Endovascular vs. Open Abdominal Aortic Aneurysm Repair

Study Questions:

What are the long-term outcomes associated with endovascular aneurysm repair (EVAR) versus open surgical repair for abdominal aortic aneurysm (AAA)?

Methods:

Using data from the EVAR randomized controlled trial (EVAR trial 1 [UK Endovascular Aneurysm Repair trial 1]), which enrolled 1,252 patients between September 1999 and August 2004, patients aged ≥60 years and with AAA ≥5.5 cm in diameter were randomized to EVAR or open surgical repair in a nonblinded fashion.
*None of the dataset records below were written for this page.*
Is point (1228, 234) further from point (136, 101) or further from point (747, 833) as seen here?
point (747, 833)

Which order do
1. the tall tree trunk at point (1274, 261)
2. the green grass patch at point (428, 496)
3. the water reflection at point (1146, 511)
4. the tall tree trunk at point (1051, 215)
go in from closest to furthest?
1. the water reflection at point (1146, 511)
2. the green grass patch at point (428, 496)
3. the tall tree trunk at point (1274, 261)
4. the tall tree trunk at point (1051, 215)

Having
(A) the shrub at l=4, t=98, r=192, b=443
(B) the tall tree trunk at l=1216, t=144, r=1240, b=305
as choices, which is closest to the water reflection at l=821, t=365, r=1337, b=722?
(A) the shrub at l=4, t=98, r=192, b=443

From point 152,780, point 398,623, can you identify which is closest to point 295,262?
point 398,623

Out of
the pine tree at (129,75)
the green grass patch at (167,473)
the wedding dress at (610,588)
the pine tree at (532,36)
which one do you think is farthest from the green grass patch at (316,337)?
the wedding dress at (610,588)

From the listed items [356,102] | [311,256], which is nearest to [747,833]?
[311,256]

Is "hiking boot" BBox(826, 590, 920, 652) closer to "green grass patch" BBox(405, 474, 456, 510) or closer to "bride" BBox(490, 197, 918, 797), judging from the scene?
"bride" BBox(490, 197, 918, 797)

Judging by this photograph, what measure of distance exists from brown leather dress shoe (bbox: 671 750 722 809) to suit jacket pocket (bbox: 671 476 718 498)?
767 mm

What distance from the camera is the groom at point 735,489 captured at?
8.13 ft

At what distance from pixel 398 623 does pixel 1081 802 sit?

The primary outcome was total and aneurysm-related deaths in each group through mid 2015 from the intention-to-treat population.

Results:

Over a mean of 12.7 years (standard deviation 1.5 years) of follow-up, mortality rates were 9.3/100 patient-years in the EVAR group and 8.9/100 patient-years in the open surgical repair group (adjusted hazard ratio [aHR], 1.11; 95% confidence interval [CI], 0.97-1.27; p = 0.14). At 0-6 months, patients randomized to EVAR had lower aneurysm-related mortality (aHR, 0.47; 95% CI, 0.23-0.93; p = 0.031) than open surgical repair. However, beyond 8 years of follow-up, EVAR had a higher total mortality (aHR, 1.25; 95% CI, 1.00-1.56; p = 0.48) and aneurysm-related mortality (aHR, 5.82; 95% CI, 1.64-20.65; p = 0.0064) as compared with open surgical repair. The increased aneurysm-related mortality in the EVAR group beyond 8 years is primarily attributed to secondary aneurysm sac rupture (13 [7%] vs. 2 [1%] deaths in EVAR and open surgical repair groups, respectively).

Conclusions:

The authors concluded that while EVAR has early survival benefit, open surgical repair has improved long-term survival for patients with AAA.

Perspective:

For patients with AAA, EVAR has become first-line therapy for most patients. This report of long-term mortality from the EVAR trial 1 study raises the important issue of continued surveillance for EVAR patients given the associated risk of secondary aneurysm sac rupture. In patients with AAA at adequately low surgical risk and who may not be reliable for long-term follow-up, clinicians should consider the role of open repair to reduce long-term mortality risk.